As with everything, this improved sensitivity comes at a cost. In particular, all the codes we have to compute it are substantially slower than the code we have that uses the incoherent approach. So, thinking about how to speed things up, it occurred to me to look into just why the code was slow.
I'm sure there are brilliant and subtle tools to count cache misses and do nanosecond timing on running code, but I thought I'd take a more direct approach: just write dummy code that does only one thing and time it. In particular, what I want to compare is the time to extract 64 harmonics from a giant FFT to the time it takes to take an inverse FFT of those harmonics to reconstruct the profile.

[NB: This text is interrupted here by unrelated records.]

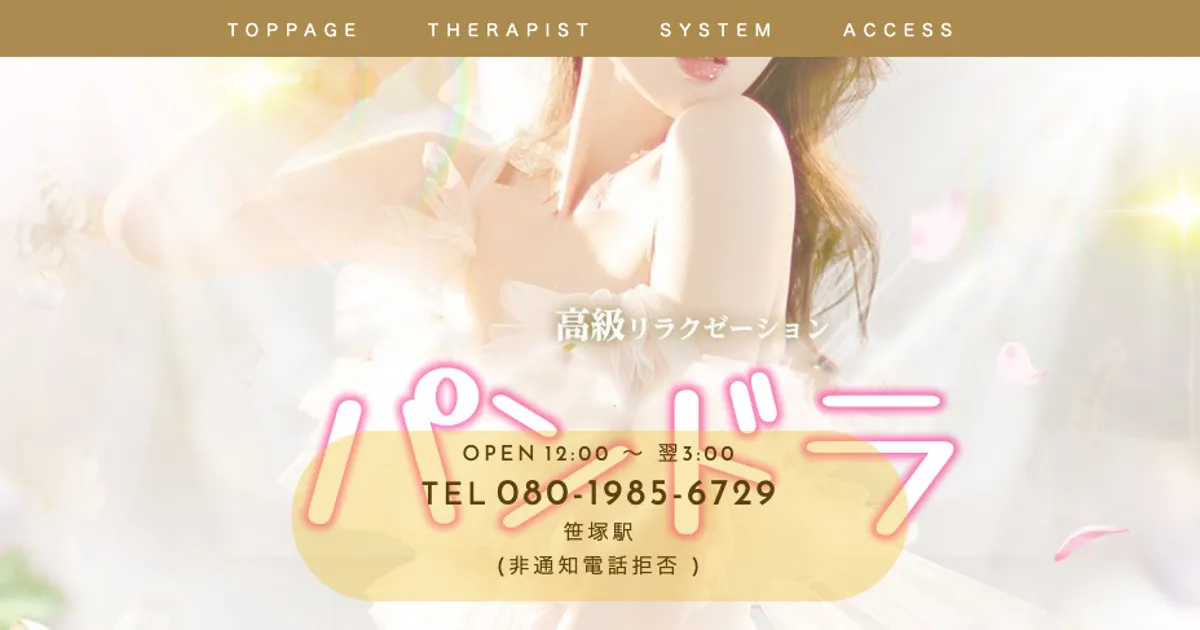 パンドラ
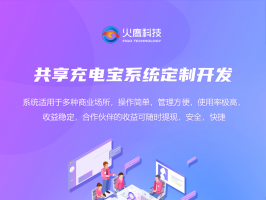 5G時代下的共享充電市場形勢如何？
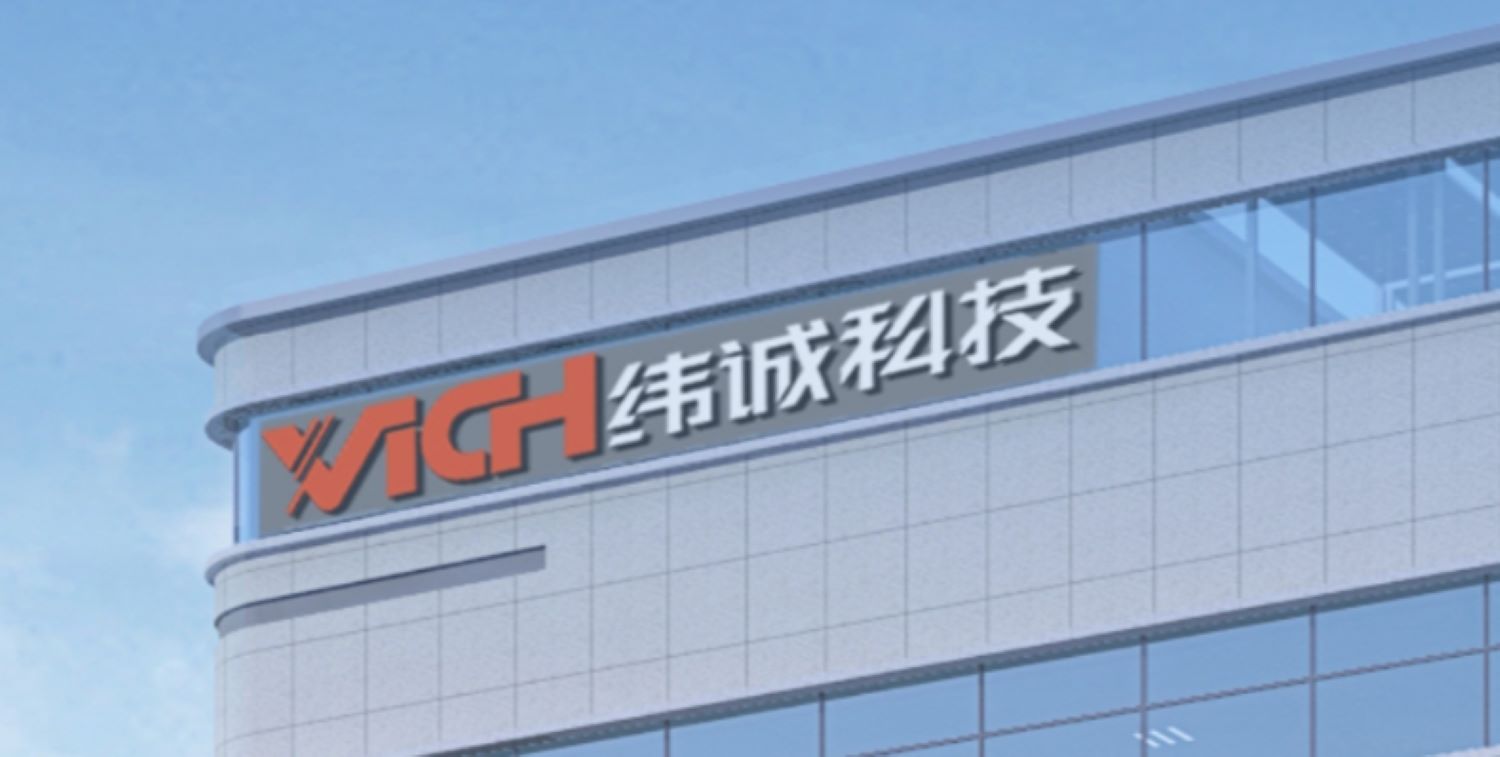 纬诚科技：“临阵”调减补血募资额 募投项目合理性或现“迷雾”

I should say that my initial feeling was that the inverse FFT would dominate the time - after all, even an n log n algorithm requires a fair number of floating-point operations to produce a 256-point real inverse FFT. But the output is:
Array reading 1.71528 GB/s
Planning FFT
Running FFTs
FFT time 1.57851e-06 seconds
FFT rate 633510 /s
FFT rate/read rate: 0.176112
That is, yes, the FFTs are the slow step, but only by a factor of five. That is, reading all those coefficients in from memory takes a fifth as long as doing all those FFTs. (Incidentally, if these numbers seem low, the machine I'm running this on is a couple of years old. Edit: it's not the machine pictured above, which is even older, and which does most of my number-crunching.) Here's the code:
#include <stdio.h>
#include <stdlib.h>
#include <time.h>
#include <complex.h>
#include <fftw3.h>
const int repeats=20;
const int array_size=1<<26;
const int irfft_size=256;
const int fft_batch=1<<18;
int main(int argc, char*argv[]) {
double t, tnew;
float*array;
double sum;
double array_rate;
int i,j,k;
struct timeval start, end;
fftwf_plan plan;
fftwf_complex *in;
float *out;
array = (float*)malloc(array_size*sizeof(float));
if (!array) {
perror("Allocation failed");
return 1;
}
sum = 0;
t = 1e100;
for (j=0;j<repeats;j++) {
gettimeofday(&start,0);
for (i=0;i<array_size;i++)
sum += array[i];
gettimeofday(&end,0);
tnew = end.tv_sec-start.tv_sec+(end.tv_usec-start.tv_usec)/1e6;
if (tnew<t) t=tnew;
}
printf("Array reading time %g seconds\n", t, sum);
array_rate = array_size*sizeof(float)/t;
printf("Array reading %g GB/s\n", array_rate/(1<<30));
free(array);
in = (fftwf_complex*) fftwf_malloc(sizeof(fftwf_complex)*(irfft_size/2+1));
out = (float*) fftwf_malloc(sizeof(float)*irfft_size);
printf("Planning FFT\n");
plan = fftwf_plan_dft_c2r_1d(irfft_size, in, out, FFTW_MEASURE | FFTW_EXHAUSTIVE | FFTW_DESTROY_INPUT);
printf("Running FFTs\n");
t = 1e100;
for (j=0;j<repeats;j++) {
gettimeofday(&start,0);
for (i=0;i<fft_batch;i++) {
for (k=0;k<(irfft_size/2+1);k++) {
in[k] = 0;
}
fftwf_execute(plan);
}
gettimeofday(&end,0);
tnew = end.tv_sec-start.tv_sec+(end.tv_usec-start.tv_usec)/1e6;
if (tnew<t) t=tnew;
}
printf("FFT time %g seconds\n", t/fft_batch);
printf("FFT rate %g /s\n", fft_batch/t, sum);
printf("FFT rate/read rate: %g\n", (fft_batch/t)/(array_rate/(2*sizeof(float)*(irfft_size/4))));
fftwf_destroy_plan(plan);
fftwf_free(in);
fftwf_free(out);
return 0;
}
Compiled with:
gcc -O9 -march=native -ffast-math -lfftw3f -lm timer.c
What this tells me is interesting. On the one hand, if I can do something really clever to make the FFTs faster, or avoid them, I can get some improvement, but sooner or later I'm going to hit the limit of memory loading. On the other hand, if I can't make them faster or fewer - and I probably can't - there's not much point sweating much over reducing the memory loads.
Anyway, the upshot of all this is: on modern hardware, you can do an awful lot of flops - a 256-point real FFT - for not much more than the cost of loading the data in from main memory. So if you have some clever mathematical trick to reduce your data size (interpolation, say) it may be worth implementing.